Born on January 18, 1904 in St. Ignatius, Montana on the Flathead Indian Reservation, William D'Arcy McNickle was a novelist, author, employee of the Bureau of Indian Affairs, director of American Indian Development, Inc., community organizer, activist, professor of anthropology, historian, and program director of the Newberry Library Center for the History of the American Indian.
Born to a French Cree (Métis) mother, Philomene Parenteau, and an Irish father, William James McNickle, McNickle was the youngest child, and had two older sisters, Ruth Elizabeth and Florence Lea. McNickle's mother applied for membership into the Confederated Salish and Kootenai Tribes (known as the Flathead) and she and her children were adopted and received a land allotment under the 1887 Dawes Act. His parents divorced in 1914 and for a time McNickle went by the name of his stepfather, Dahlberg.

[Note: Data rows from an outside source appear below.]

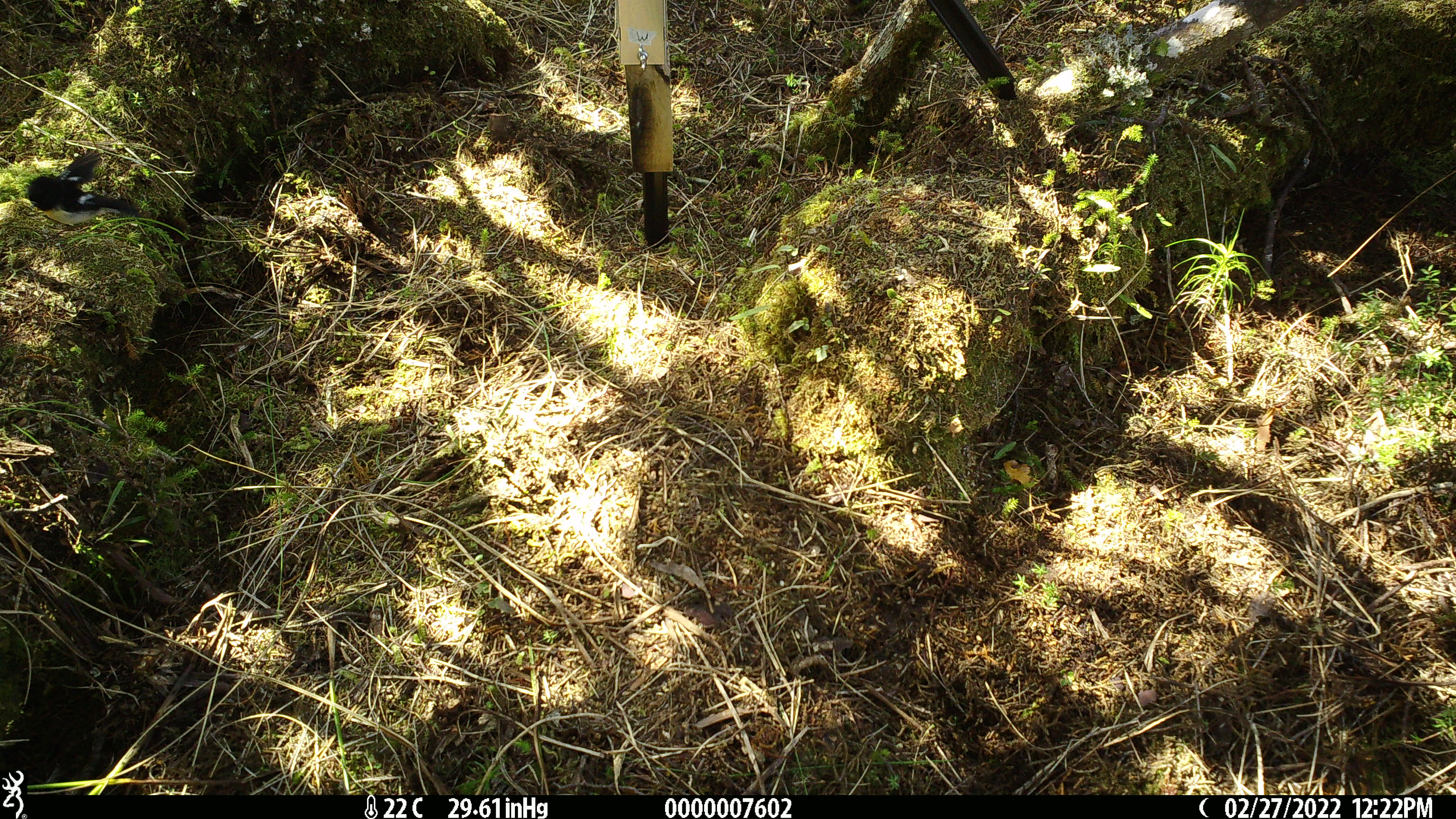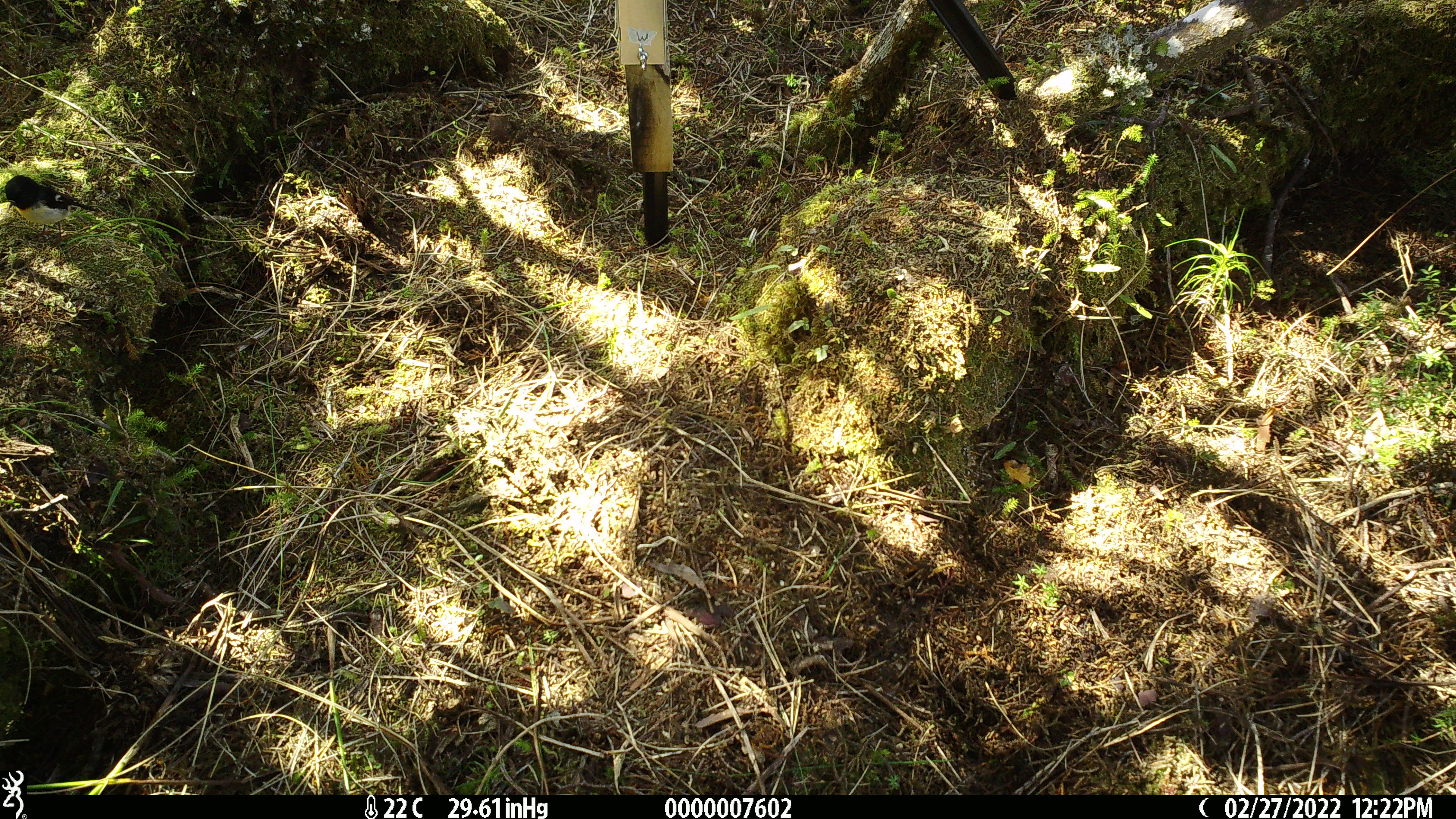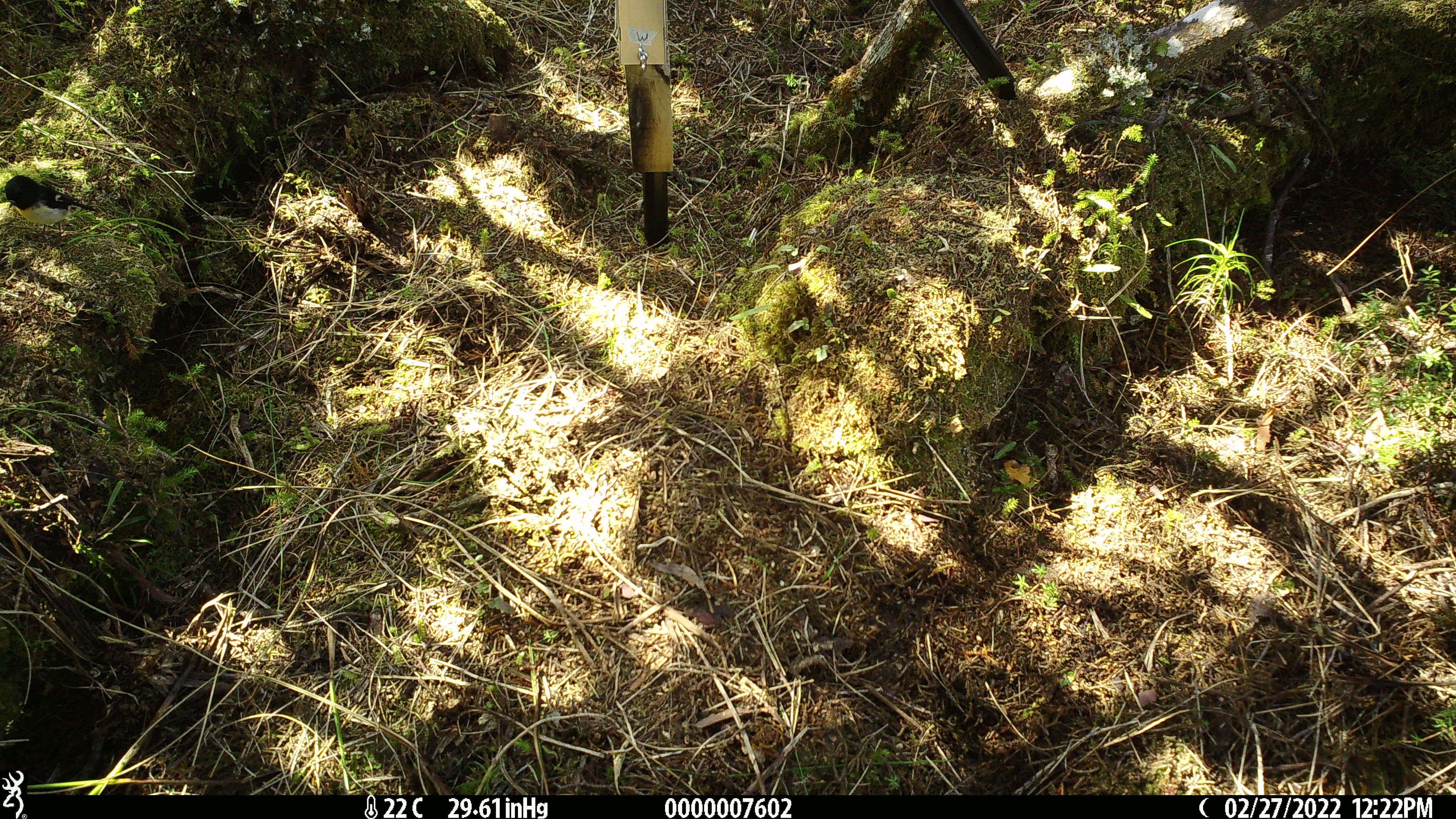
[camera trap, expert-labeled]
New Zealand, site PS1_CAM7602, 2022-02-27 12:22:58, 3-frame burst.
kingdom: Animalia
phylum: Chordata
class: Aves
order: Passeriformes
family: Petroicidae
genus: Petroica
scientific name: Petroica macrocephala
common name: tomtit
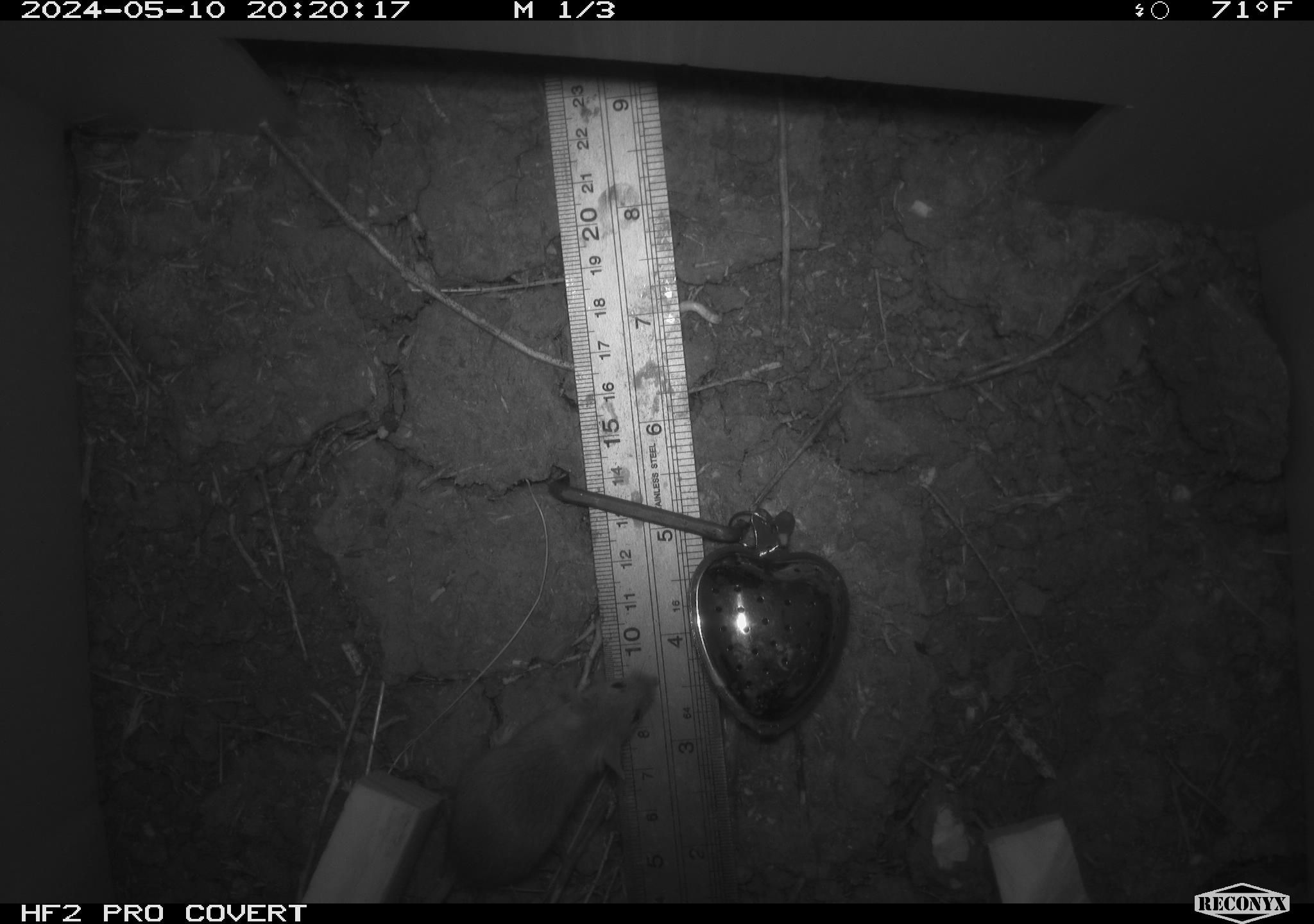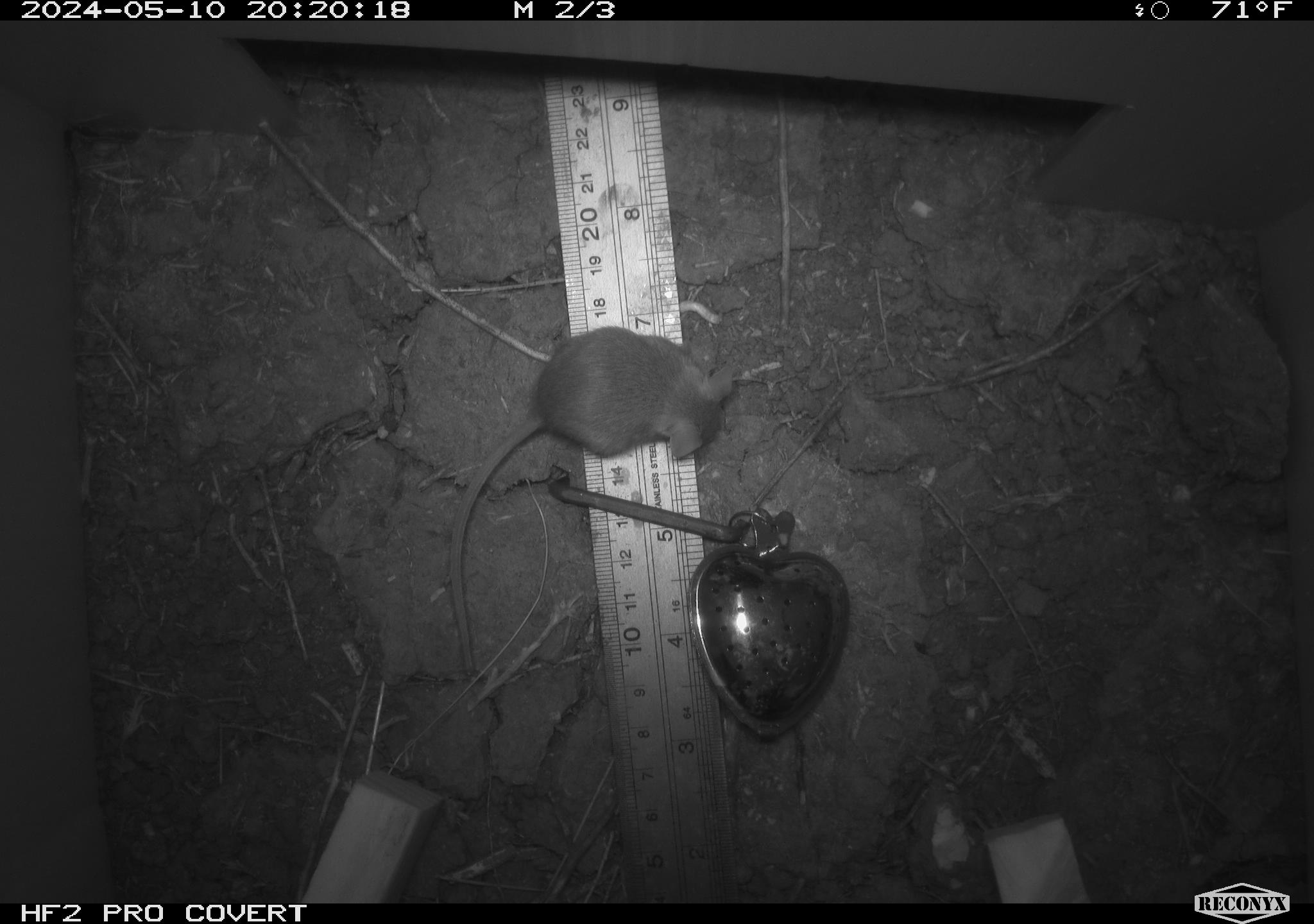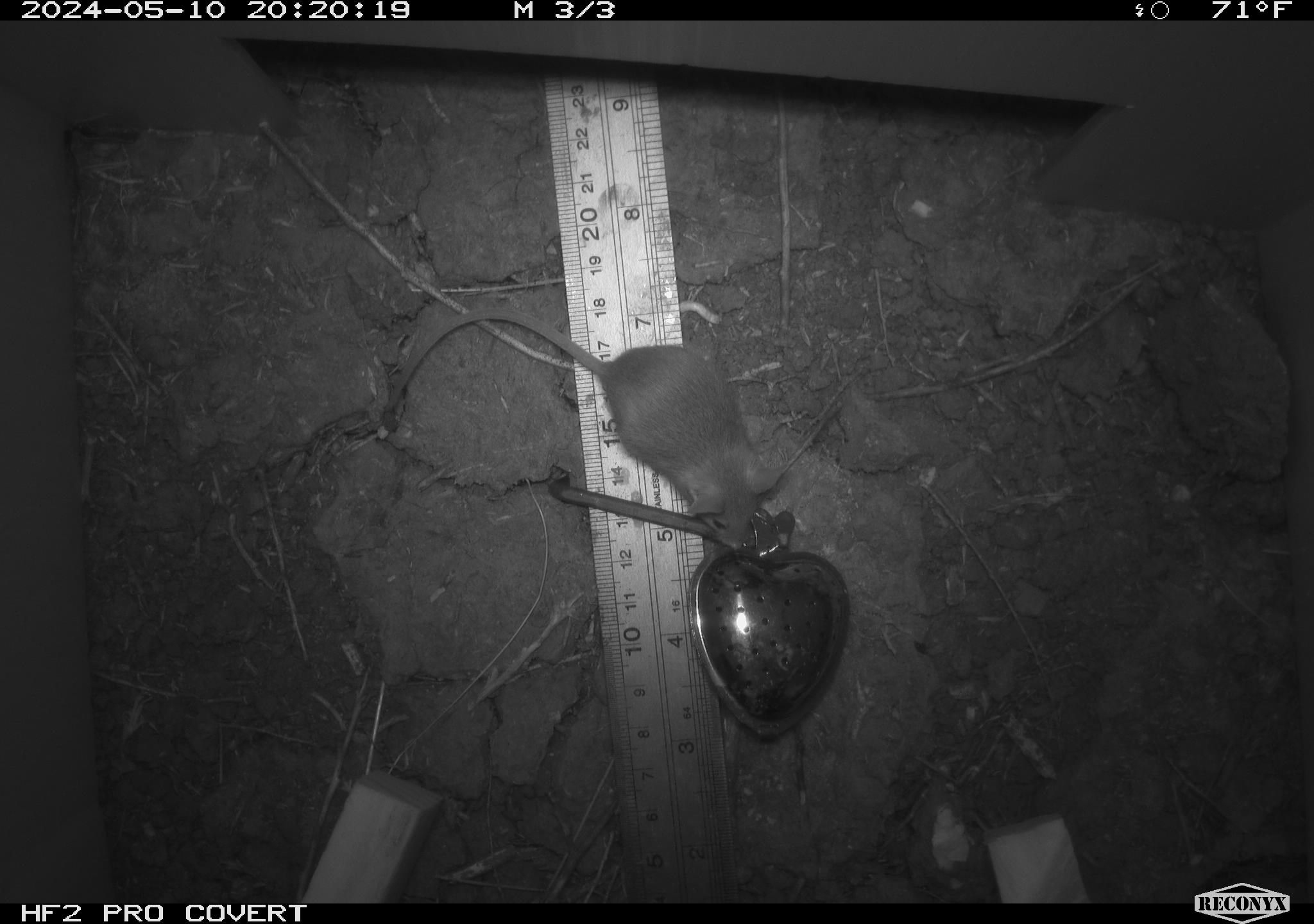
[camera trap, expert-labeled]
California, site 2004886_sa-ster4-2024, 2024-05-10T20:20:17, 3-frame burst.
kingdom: Animalia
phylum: Chordata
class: Mammalia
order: Rodentia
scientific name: Rodentia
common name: mouse species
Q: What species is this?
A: Mouse species (Rodentia).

McNickle attended mission and government schools for Indian children in Montana and in Oregon, and attended the University of Montana from 1921-1925. In 1925 McNickle sold his land allotment and left for Europe, attending Oxford University (1925-1926) and the University of Grenoble (1931). He eventually went to work in New York and also was briefly at Columbia University in 1933. Although he never finished a degree, McNickle received an honorary Sc.D from the University of Colorado in 1966.
Eventually McNickle went to Washington, D.C. to work for the Bureau of Indian Affairs under John Collier. He worked under this "Indian New Deal" from 1936 to 1952 as an administrative assistant, a field representative for the commissioner, an assistant to the commissioner, and eventually the director of tribal relations. In 1952 he took up the directorship of the newly established American Indian Development, Incorporated, which was run out of the University of Colorado, Boulder. McNickle arranged workshops for Indian students who would arrive from across the country. Eventually the focus of the organization turned to the Navajo community of Crownpoint, New Mexico. In 1966 McNickle was invited to a professorship at the newly established University of Saskatchewan, Regina campus where he was to head and create an anthropology department. After officially retiring to Albuquerque, New Mexico in 1971, McNickle
went to Chicago in 1972 to help create the Newberry Library's Center for the History of the American Indian. In 1984, the center was named after him in honor of his life and his work, making it one of two organizations named after McNickle (the second is library at the Salish-Kootenai Community College on the Flathead Reservation).
McNickle is the author of three novels: The Surrounded (1936), Runner in the Sun: A Story of Indian Maize (1954), and Wind From an Enemy Sky (1978). His non-fiction work includes They Came Here First: The Epic of the American Indian (1949), Indians and Other Americans (1959 and 1970, with Howard E. Fey), Indian Tribes of the United States: Ethnic and Cultural Survival (1962, revised in 1973 as Native American Tribalism), and Indian Man: A Life of Oliver La Farge (1971). McNickle also wrote many articles including the entry for "Indians, North America" in the 1951 Encyclopedia Britannica and books reviews for American Anthropologist. He wrote short stories and poetry too, and was published in many popular magazines including Esquire, Common Ground, the Chicago Tribune Magazine supplement, and Frontier and Midland. These stories as well as unpublished ones are included in The Hawk is Hungry and Other Stories, edited by Birgit Hans (1992).
In addition to his paid positions and his writing, McNickle worked for several other organizations. He chaired the steering committee of the 1961 American Indian Chicago Conference and was the primary author of the conference's "Declaration of Indian Purpose." He was a founding member of the National Congress of America Indians, a fellow of the American Anthropological Association, and a member of the executive committee of the Society for American Archaeology (1972-1973).
Like his mother, McNickle was married three times: first, to Joran Jacobine Birkeland from 1926-1938, second to Roma Kaye Haufman from 1939-1967, and finally to his AID co-worker, sociologist Viola Gertrude Pfrommer, from 1969-1977. McNickle had two daughters, Antoinette Marie Parenteau McNickle (with Joran) and Kathleen D'Arcy McNickle (with Roma). He died suddenly of a heart attack in October 1977.